§ **Lijst met records**:
**********

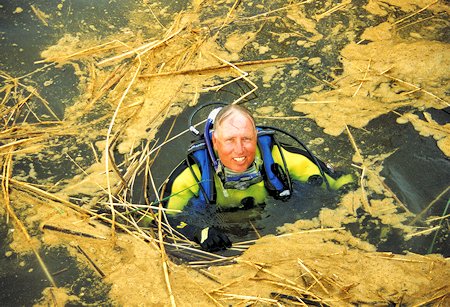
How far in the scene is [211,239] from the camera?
534 centimetres

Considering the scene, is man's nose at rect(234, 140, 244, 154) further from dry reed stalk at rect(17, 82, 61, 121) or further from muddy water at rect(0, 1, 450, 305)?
dry reed stalk at rect(17, 82, 61, 121)

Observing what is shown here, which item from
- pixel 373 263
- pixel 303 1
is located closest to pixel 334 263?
pixel 373 263

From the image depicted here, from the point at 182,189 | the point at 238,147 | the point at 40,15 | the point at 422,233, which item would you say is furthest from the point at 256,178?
the point at 40,15

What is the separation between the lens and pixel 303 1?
8.48 m

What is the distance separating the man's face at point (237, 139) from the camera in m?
5.49

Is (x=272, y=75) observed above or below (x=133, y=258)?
above

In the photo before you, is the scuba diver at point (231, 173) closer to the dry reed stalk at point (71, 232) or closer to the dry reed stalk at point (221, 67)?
the dry reed stalk at point (71, 232)

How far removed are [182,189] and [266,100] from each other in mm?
1854

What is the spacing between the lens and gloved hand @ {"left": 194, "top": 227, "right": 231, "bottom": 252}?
5.34 meters

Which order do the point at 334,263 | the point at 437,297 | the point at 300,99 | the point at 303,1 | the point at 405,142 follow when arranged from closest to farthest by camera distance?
1. the point at 437,297
2. the point at 334,263
3. the point at 405,142
4. the point at 300,99
5. the point at 303,1

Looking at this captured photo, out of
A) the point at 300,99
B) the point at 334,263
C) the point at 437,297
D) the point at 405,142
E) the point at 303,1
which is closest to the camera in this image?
the point at 437,297

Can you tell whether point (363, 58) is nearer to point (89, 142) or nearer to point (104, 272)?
point (89, 142)

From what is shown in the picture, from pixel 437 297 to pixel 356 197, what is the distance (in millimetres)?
1455

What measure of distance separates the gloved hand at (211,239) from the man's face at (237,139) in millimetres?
649
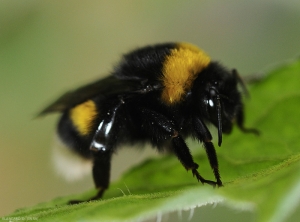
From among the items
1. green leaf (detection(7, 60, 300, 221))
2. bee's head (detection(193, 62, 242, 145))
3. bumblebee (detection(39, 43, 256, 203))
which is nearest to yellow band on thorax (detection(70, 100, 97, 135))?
bumblebee (detection(39, 43, 256, 203))

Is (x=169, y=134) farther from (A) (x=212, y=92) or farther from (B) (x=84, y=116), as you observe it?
(B) (x=84, y=116)

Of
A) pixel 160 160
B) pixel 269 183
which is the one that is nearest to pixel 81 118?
pixel 160 160

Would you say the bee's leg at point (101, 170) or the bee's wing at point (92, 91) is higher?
the bee's wing at point (92, 91)

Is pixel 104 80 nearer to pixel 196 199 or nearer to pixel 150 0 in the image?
pixel 196 199

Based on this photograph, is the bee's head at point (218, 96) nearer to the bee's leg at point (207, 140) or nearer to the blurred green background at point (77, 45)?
the bee's leg at point (207, 140)

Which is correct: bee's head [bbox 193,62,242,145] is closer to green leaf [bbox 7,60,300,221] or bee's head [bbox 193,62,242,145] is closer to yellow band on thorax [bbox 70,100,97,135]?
green leaf [bbox 7,60,300,221]

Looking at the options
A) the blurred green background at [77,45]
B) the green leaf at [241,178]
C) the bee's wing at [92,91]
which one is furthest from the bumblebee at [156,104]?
the blurred green background at [77,45]

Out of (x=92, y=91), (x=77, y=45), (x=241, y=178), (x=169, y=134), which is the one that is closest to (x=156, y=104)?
(x=169, y=134)
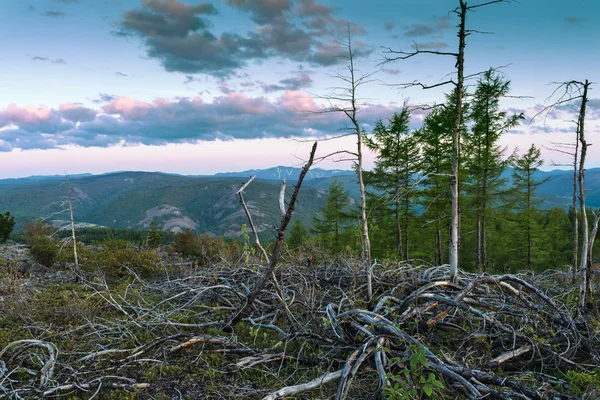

**********

§ **Jouw opdracht**:
Schrijf de regels over vanaf de regel met "Looking at the options" tot en met het einde van de records, beide grenzen inbegrepen. Laat de afbeeldingen alsjeblieft weg uit je antwoord.

§ **Resultaat van opdracht**:
Looking at the options
A) the blurred green background at [77,45]
B) the green leaf at [241,178]
C) the bee's wing at [92,91]
which one is furthest from the bumblebee at [156,104]?
the blurred green background at [77,45]

Out of (x=92, y=91), (x=77, y=45), (x=241, y=178), (x=169, y=134), which is the one that is closest to (x=156, y=104)?
(x=169, y=134)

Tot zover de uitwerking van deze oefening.